Toruń - the hometown of Copernicus
The period of Toruń’s greatest glory had already passed when the
astronomer-to-be was born. What reminded people of the past splendor were
the slender walls of churches and of merchants' houses as well as the city
hall in the middle of the market square together with its high tower from
which one could admire a view of the whole town and its surroundings. In
the second half of the fourteenth century the Toruń merchants were present
on trade routes all over Europe. They transported copper from the mines
in today’s Slovakia, skins from Russia as well as wood, tar, potash,
and wax from the Tuchola Forest to the ports of Western Europe. They brought
to Prussia and Poland herring from the Norwegian ports, cloth from Flanders
and England, wine from Westphalia and the Iberian Peninsula. They were
active members of the Hanseatic League, a trade association of cities,
participated in its meetings,
maintained their own sales office in what
was the most important market town at this time in Flanders – Brugge.
At the end of the fourteenth century the economic boom came to an end.
The citizens of Gdańsk eliminated Torunians from the seas by blocking
the free entry to the Baltic Sea to ships from Toruń. Nuremberg merchants
started to transport Slovakian copper to Germany via land routes. Toruń
was being transformed from a supraregional mercantile centre
to a city that was a trade agent between Gdańsk and other lands
of the Polish Kingdom.

________________

Given request →
Reproduce the Toruń passage word for word, starting with "The citizens of" and going on through "the Polish Kingdom.".

Given information →

________________

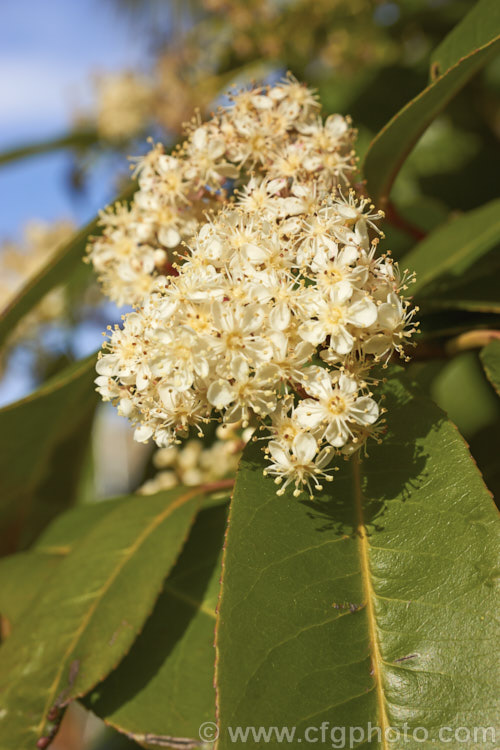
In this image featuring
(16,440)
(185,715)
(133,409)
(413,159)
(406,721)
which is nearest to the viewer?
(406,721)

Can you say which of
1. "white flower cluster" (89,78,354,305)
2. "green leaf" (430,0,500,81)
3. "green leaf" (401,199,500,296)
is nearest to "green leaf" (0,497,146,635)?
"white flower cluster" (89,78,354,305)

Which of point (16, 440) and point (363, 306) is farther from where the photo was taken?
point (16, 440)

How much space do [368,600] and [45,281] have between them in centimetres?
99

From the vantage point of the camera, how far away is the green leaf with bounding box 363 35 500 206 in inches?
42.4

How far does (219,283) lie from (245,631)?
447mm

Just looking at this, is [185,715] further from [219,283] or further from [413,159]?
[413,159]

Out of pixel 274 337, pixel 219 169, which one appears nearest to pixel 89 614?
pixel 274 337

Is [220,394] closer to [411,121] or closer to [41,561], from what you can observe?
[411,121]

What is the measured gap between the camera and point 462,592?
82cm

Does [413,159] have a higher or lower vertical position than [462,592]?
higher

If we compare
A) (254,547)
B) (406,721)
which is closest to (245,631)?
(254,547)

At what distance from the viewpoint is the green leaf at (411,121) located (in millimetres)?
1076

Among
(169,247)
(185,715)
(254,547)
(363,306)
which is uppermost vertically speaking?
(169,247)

________________

Reply →
The citizens of Gdańsk eliminated Torunians from the seas by blocking
the free entry to the Baltic Sea to ships from Toruń. Nuremberg merchants
started to transport Slovakian copper to Germany via land routes. Toruń
was being transformed from a supraregional mercantile centre
to a city that was a trade agent between Gdańsk and other lands
of the Polish Kingdom.